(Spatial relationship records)
_____

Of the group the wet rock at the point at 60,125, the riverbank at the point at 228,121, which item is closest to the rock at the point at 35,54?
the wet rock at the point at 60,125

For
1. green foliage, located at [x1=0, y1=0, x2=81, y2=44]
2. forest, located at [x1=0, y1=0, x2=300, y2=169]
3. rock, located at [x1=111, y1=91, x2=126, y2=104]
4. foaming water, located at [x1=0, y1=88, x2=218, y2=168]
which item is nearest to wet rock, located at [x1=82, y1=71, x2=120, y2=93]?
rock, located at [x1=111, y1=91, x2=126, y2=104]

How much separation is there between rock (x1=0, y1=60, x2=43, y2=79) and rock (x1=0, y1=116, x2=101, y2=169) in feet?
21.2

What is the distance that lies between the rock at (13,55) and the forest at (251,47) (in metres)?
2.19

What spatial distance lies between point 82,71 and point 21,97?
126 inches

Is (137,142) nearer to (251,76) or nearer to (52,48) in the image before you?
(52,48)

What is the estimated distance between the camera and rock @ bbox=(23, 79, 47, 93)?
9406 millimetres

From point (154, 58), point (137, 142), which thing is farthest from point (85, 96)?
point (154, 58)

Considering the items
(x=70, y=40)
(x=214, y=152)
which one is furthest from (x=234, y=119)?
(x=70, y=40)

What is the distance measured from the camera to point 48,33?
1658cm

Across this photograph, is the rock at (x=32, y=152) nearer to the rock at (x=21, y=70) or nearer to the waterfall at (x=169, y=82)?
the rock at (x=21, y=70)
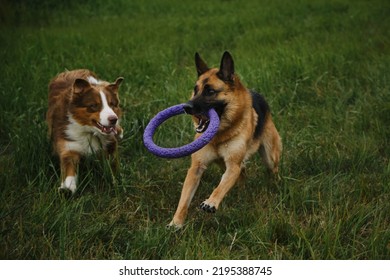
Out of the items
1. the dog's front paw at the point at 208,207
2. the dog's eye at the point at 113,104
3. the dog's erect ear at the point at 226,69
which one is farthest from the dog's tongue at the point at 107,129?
the dog's front paw at the point at 208,207

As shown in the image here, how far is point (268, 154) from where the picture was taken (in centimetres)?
459

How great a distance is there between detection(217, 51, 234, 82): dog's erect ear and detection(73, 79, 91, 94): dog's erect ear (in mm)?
1122

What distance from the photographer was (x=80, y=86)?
4363mm

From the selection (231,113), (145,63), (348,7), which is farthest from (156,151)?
(348,7)

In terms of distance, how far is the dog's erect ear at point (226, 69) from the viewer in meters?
3.98

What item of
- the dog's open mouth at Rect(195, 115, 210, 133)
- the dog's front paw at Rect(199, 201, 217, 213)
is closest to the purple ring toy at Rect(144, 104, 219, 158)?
the dog's open mouth at Rect(195, 115, 210, 133)

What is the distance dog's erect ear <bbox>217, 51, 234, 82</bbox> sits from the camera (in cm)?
398

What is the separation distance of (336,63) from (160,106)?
2595 millimetres

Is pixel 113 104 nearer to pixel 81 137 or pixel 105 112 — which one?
pixel 105 112

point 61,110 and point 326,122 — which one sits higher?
A: point 61,110

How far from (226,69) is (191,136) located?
4.33 ft

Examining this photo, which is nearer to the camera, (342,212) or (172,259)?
(172,259)
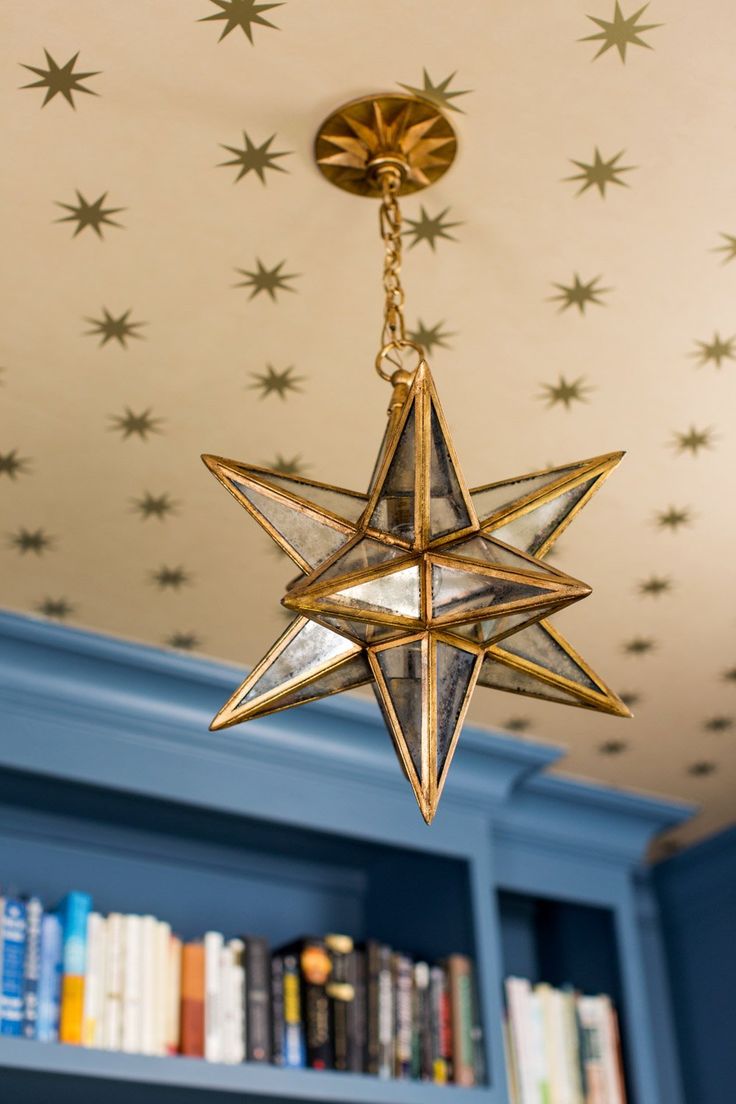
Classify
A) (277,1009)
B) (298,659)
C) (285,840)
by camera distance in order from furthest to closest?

_____

§ **Work to do**
Reproduce the stretch of the records above from the line containing "Is (137,142) nearer" through the line containing "9406 millimetres", keeping the requests unchanged but scaling every number in the answers, coordinates and distances alike, by 2.25 and rounding each to a whole number with halves rounded up.

§ **Solution to this task**
Is (137,142) nearer to (251,76) or nearer to (52,48) in the image before you?
(117,108)

What is the estimated distance between the camera and rock @ bbox=(23, 79, 47, 93)?
21164 millimetres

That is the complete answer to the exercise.